Toni Bright durante uno de sus números de magia
Toni Bright durante uno de sus números de magia / DM

El mentalista Toni Bright actuará en Los Salesianos

  • En su espectáculo de este viernes titulado 'Volver a creer' doblará cucharas, leerá la mente del público y contactará con espíritus

Toni Bright, uno de los mentalistas más reconocidos de España, acerca al Auditorio Salesianos este viernes día 11 su espectáculo ‘Volver a creer’, donde el espectador podrá comprobar cómo es posible leer la mente o contactar con espíritus. Toni Bright comenzó desde bien temprano a sentir pasión por el mundo del mentalismo. De niño veía con su padre espectáculos en televisión y sentía una gran admiración y entusiasmo. Pero el que llamó poderosamente su atención fue cuando vio como un famoso mentalista rompía un vaso de cristal con el poder de la mente y quedó totalmente fascinado y convencido que quería dedicarse al arte del mentalismo.

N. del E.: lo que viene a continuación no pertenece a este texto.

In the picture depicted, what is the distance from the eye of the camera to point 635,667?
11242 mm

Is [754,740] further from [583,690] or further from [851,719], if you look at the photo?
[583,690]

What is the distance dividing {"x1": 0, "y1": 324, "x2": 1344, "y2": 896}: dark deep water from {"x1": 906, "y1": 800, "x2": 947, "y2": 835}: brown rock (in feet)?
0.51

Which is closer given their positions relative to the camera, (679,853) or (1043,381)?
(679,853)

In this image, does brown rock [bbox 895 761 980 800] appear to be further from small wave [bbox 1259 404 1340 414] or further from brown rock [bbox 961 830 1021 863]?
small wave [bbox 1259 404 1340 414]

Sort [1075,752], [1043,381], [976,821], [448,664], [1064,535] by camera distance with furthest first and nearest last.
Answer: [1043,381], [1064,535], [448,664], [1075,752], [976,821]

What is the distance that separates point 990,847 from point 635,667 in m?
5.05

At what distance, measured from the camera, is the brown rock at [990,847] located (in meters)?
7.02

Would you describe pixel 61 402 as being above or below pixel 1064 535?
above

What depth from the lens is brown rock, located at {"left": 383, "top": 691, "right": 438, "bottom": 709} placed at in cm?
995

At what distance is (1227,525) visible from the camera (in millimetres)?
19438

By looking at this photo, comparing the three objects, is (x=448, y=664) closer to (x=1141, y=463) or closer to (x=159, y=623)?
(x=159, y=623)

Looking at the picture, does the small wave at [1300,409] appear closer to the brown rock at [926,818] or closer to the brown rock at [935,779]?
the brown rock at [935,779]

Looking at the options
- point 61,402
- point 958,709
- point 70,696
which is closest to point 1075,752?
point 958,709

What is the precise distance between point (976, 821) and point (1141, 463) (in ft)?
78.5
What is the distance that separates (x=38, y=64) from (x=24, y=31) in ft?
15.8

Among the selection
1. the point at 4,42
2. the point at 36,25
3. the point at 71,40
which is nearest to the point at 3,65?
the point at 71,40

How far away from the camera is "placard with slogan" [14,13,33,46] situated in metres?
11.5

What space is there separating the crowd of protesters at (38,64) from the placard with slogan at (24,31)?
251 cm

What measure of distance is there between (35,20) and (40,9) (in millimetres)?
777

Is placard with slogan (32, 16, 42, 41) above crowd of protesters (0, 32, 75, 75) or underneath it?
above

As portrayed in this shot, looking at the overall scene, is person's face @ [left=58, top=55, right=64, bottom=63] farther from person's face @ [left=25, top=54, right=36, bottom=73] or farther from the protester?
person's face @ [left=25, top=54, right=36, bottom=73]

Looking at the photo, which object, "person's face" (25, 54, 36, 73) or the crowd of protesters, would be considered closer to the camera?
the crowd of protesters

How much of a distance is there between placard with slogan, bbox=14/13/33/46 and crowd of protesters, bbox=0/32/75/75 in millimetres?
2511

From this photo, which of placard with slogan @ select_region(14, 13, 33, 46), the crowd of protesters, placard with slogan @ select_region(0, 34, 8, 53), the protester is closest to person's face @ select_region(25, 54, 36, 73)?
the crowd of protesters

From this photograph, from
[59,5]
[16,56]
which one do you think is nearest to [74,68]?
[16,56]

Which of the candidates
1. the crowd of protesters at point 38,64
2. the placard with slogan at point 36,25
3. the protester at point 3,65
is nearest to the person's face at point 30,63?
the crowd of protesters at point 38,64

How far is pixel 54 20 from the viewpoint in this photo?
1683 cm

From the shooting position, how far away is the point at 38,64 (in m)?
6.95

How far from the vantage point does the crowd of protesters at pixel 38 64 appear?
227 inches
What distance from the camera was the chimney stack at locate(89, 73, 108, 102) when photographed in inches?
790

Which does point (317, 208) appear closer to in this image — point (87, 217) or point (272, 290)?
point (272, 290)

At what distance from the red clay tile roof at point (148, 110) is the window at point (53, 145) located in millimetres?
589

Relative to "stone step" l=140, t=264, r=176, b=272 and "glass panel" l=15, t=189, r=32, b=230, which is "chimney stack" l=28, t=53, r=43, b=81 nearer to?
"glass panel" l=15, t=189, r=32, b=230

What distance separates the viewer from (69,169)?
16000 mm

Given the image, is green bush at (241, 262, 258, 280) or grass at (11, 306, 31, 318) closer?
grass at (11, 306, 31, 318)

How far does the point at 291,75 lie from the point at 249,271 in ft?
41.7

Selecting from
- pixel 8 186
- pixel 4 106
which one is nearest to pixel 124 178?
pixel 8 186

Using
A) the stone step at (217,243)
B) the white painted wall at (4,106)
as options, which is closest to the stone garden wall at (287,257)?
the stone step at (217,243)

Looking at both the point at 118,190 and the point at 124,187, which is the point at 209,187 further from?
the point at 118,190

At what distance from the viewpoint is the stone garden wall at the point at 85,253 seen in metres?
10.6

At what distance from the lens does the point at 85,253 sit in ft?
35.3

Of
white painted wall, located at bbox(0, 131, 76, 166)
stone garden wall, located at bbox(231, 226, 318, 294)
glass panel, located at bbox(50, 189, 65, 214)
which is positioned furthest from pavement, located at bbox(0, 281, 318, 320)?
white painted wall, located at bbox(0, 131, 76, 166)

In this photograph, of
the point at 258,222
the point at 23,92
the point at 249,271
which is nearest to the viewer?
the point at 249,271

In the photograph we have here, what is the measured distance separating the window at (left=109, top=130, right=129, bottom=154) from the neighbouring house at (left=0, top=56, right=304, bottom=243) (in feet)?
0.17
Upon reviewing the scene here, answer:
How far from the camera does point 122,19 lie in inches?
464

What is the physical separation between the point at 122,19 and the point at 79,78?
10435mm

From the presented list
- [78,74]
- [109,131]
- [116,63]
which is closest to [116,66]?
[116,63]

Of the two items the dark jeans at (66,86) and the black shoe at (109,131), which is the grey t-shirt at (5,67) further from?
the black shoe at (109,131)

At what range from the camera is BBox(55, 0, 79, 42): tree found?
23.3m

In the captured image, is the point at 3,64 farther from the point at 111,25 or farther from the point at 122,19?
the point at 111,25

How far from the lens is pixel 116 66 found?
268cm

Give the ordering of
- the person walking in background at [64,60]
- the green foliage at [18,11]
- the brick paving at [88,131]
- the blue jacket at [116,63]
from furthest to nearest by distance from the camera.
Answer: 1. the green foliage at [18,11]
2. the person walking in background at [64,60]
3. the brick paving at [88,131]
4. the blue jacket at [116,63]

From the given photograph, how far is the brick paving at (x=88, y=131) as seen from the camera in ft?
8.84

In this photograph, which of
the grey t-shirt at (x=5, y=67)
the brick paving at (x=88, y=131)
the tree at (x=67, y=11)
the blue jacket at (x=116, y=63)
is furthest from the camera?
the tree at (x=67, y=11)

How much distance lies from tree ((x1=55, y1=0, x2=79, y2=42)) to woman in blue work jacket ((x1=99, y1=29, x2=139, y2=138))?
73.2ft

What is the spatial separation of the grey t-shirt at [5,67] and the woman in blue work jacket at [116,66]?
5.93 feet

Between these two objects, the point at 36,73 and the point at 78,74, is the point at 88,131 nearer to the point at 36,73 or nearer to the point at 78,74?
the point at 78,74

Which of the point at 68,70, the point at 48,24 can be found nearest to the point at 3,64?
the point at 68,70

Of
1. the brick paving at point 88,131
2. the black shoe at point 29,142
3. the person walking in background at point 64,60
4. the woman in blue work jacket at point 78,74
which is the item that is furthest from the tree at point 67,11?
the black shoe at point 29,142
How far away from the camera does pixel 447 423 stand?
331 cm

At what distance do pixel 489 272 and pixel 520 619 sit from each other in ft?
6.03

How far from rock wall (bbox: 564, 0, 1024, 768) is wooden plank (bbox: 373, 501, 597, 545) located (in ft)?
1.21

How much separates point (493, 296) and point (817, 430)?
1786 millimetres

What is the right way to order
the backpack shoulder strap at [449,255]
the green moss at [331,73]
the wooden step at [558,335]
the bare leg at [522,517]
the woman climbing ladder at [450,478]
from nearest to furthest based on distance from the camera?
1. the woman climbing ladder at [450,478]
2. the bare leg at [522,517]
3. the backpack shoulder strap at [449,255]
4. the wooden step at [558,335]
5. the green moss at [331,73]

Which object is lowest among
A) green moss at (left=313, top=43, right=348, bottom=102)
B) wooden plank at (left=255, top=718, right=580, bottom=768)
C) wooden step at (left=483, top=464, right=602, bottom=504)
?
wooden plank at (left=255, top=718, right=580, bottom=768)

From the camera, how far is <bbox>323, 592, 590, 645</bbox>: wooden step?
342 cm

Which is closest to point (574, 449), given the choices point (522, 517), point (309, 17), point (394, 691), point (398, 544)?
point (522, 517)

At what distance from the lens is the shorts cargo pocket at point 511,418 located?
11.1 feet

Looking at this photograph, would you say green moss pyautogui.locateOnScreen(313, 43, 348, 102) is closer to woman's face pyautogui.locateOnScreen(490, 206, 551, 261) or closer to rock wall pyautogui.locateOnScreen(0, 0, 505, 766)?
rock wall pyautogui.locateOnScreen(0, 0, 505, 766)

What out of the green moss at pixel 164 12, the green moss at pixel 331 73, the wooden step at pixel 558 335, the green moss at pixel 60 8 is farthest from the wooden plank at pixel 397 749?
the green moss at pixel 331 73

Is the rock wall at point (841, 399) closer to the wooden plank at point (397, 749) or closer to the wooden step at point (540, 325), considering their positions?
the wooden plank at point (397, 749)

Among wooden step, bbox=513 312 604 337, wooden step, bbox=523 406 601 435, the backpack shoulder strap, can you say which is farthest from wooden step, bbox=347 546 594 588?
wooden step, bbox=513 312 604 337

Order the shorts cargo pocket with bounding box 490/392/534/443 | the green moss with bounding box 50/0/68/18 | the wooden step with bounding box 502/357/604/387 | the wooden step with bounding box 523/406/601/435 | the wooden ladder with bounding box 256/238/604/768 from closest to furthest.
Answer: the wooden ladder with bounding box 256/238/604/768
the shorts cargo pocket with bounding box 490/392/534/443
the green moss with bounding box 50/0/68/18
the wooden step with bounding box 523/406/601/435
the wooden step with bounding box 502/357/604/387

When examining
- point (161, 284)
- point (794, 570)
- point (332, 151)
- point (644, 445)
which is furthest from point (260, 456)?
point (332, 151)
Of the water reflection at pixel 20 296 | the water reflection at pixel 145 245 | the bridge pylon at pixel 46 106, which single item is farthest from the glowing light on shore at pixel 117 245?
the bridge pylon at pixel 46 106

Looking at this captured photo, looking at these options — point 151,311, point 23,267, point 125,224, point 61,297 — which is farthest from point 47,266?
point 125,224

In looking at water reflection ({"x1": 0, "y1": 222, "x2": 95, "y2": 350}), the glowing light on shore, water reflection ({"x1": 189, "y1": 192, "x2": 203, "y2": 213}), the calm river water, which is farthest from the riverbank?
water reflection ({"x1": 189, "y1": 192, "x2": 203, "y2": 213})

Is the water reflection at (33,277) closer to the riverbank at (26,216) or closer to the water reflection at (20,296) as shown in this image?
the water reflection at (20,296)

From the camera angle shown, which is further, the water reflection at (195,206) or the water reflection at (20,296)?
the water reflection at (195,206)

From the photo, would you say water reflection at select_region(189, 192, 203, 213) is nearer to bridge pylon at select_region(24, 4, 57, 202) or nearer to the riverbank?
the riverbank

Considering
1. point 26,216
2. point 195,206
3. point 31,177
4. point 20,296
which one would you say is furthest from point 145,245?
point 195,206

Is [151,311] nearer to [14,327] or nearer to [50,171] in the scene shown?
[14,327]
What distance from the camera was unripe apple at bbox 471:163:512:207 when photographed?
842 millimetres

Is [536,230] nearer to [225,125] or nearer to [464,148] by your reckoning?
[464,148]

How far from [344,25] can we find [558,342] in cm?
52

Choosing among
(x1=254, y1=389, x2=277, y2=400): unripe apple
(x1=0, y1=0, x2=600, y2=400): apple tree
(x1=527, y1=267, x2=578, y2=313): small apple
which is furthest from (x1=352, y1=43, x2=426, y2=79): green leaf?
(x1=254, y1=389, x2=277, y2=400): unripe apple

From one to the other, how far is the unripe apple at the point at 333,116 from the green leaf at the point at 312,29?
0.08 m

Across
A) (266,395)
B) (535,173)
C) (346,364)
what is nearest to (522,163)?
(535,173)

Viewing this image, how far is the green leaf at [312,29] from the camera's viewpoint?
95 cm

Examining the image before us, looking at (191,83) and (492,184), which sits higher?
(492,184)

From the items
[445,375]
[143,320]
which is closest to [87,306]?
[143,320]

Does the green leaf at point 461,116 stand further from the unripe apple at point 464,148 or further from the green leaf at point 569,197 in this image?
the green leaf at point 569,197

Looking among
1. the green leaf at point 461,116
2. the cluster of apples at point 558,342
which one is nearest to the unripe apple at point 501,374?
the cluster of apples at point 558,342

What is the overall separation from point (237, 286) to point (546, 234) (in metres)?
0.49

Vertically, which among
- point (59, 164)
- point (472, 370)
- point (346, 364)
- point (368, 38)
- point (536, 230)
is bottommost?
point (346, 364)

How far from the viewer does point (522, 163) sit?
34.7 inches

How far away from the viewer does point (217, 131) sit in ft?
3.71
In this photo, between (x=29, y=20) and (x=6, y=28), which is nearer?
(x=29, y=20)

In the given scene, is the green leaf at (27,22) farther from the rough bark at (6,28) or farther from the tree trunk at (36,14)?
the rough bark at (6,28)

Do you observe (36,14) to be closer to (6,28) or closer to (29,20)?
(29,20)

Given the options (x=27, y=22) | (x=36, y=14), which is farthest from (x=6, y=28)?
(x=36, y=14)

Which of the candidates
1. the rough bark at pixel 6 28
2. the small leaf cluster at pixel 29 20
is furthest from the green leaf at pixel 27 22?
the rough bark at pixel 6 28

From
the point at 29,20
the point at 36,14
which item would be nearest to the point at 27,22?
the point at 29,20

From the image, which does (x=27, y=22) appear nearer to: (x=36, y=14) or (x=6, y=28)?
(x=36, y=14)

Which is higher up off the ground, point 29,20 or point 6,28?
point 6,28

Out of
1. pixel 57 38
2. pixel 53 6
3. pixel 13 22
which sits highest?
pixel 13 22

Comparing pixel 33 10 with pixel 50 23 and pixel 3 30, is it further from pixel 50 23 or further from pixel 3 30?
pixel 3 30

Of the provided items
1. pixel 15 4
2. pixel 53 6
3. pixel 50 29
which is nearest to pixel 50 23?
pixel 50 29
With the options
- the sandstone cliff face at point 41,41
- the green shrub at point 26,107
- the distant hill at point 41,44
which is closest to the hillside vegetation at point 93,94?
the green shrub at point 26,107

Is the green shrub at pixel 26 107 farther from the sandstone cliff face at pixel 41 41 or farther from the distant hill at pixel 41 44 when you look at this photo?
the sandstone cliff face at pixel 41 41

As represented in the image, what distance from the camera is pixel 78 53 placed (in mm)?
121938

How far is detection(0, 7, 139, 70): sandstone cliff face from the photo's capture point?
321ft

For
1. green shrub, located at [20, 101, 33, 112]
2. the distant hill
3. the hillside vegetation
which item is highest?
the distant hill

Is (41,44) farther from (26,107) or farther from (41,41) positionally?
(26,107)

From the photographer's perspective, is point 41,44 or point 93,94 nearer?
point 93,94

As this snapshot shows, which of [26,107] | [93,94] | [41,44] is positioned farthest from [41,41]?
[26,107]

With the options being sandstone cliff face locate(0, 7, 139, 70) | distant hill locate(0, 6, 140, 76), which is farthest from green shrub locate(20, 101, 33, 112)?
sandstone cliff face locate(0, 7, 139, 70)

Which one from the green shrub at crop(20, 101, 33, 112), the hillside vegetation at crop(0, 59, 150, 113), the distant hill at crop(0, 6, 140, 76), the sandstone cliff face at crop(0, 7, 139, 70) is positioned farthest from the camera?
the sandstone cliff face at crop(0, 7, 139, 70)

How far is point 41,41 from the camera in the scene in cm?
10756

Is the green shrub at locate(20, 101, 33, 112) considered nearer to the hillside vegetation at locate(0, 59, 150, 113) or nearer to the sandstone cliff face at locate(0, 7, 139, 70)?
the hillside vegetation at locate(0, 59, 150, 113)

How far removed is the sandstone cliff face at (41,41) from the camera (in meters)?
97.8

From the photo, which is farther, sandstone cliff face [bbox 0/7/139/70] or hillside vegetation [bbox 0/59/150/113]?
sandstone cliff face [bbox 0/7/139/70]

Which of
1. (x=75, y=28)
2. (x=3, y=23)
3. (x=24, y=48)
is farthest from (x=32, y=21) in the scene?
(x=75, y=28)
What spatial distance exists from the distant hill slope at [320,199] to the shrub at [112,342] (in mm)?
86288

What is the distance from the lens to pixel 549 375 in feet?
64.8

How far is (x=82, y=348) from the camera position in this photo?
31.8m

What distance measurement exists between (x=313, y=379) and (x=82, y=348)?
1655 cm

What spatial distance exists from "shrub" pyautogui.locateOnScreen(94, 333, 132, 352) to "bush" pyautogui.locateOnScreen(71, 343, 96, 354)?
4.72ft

Ahora, ya adulto, ha hecho de su pasión su profesión. Toni Bright lleva muchos años dedicándose profesionalmente al mentalismo y se ha convertido en «uno de los mentalistas más prestigiosos de España». Después de su última gira por los mejores teatros de España llega a Santander para presentar su espectáculo más increíble y emocionante de todos los tiempos, 'Volver a creer'. En él, sorprende y hace disfrutar al público en cada una de sus actuaciones, dejando boquiabierto a muchos cuando le ven doblar cucharas o tenedores, mover objetos con el poder de la mente, leer la mente del público, o incluso hacer aparecer duendes o contactar con espíritus...

La muerte de su padre, en 2015, marcó un antes y un después en Bright. Desde entonces, el mentalista no sube al escenario sin antes mirar al cielo durante unos segundos y pensar en él, ya que cree y confía que su padre le ayuda desde allí. 'Volver a creer' está dedicado a su padre.

El espectáculo convertirá la noche en mágica y fantástica. Entre mentalista y mago prefiere lo primero, «que es diferente a la magia, donde se usan cuerdas, monedas, cartas, el típico conejo y la chistera. En lo que yo hago la baraja de cartas es la mente». Reconoce que para ser mentalista hay que tener mucha paciencia, utilizar la psicología y la programación neurolingüística. «Si haces un buen uso de todo eso parece que tienes poderes», insiste. A Toni Bright le sirve para que el espectador disfrute con un show en el que realiza predicciones imposibles, como acertar el número de un sorteo de lotería. Todo ello da forma a un espectáculo ameno, dinámico, divertido, alegre y muy participativo. Porque a Bright le gusta que el público tome parte y lo pueden hacer también los niños mayores de cinco años.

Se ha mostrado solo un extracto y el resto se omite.